The US field was produced using a custom-made 1-mm diameter single element piezoceramic micro-transducer driven by a compact generator (Sonopore 4000, NepaGene, Japan). A 10 Hz burst and 50 % duty cycle was adjusted to provide sufficient ultrasound exposure time (50 ms) for a complete microbubble/cell interaction, while minimizing ultrasound exposure. The transducer generates peak rarefaction pressures of 0.07 to 0.12 MPa (60-80 V) at 0.834 MHz, with a short near-field far-field distance (ZR) of 0.14 mm. The Z=3 mm axial distance was chosen to ensure a uniform ultrasound field (Z≫ZR). The acoustic pressure field was measured by a PVDF needle hydrophone (Müller Ingenieurtechnik, Germany), which has a 0.5 mm diameter pressure sensitive area, rise time of 40 ns, and high sensitivity of 1.22 mV/bar. The needle hydrophone was calibrated with a fiber optic probe hydrophone (100 μm diameter and 3 ns rise time) (FOPH 2000, RP acoustics, Germany). Bubble oscillation amplitude and resonant frequency are important factors to prevent early rupture of the microbubble's shell  and consequently increase their life span in order to elevate sonoporation efficiency. Therefore, to generate low mechanical index (MI) off-resonant oscillation, 0.12 MPa peak rarefaction US at 0.834 MHz was adjusted for this experiment (MI=0.13 MPa.MHz-1/2).
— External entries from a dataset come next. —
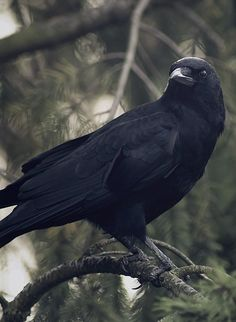 http://crowstudy.tumblr.com/post/68158949638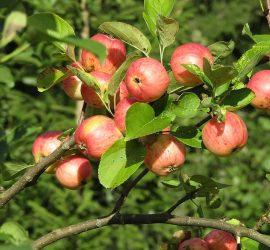 От днес започва втори прием по de minimis за плодове, зеленчуци, маслодайна роза и винени лозя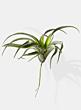 fake air plant display prop plants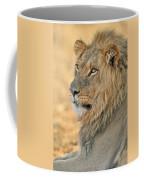 120118p092 Coffee Mug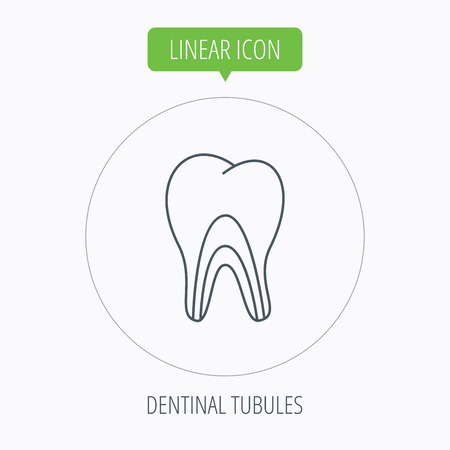 tubules: Dentinal tubules icon. Tooth medicine sign. Linear outline circle button. Vector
Figure 1b shows pressure history of US waves applied to the cell suspension at Z=3 mm, the location used for the real time imaging during the experiments.
Schematic diagram of the test section. (a) Cell suspension was exposed to US, while suspended microbubbles could freely interact with the cells. (b) Pressure profile of the US applied to the cell suspension at 3 mm distance away from the micro-transducer with 0.12 MPa peak rarefaction pressure at 0.834 MHz. D, distance between bubble and cell; r, bubble radius; x and z, tangential and perpendicular directions relative to the cell membrane.(Click on the image to enlarge.)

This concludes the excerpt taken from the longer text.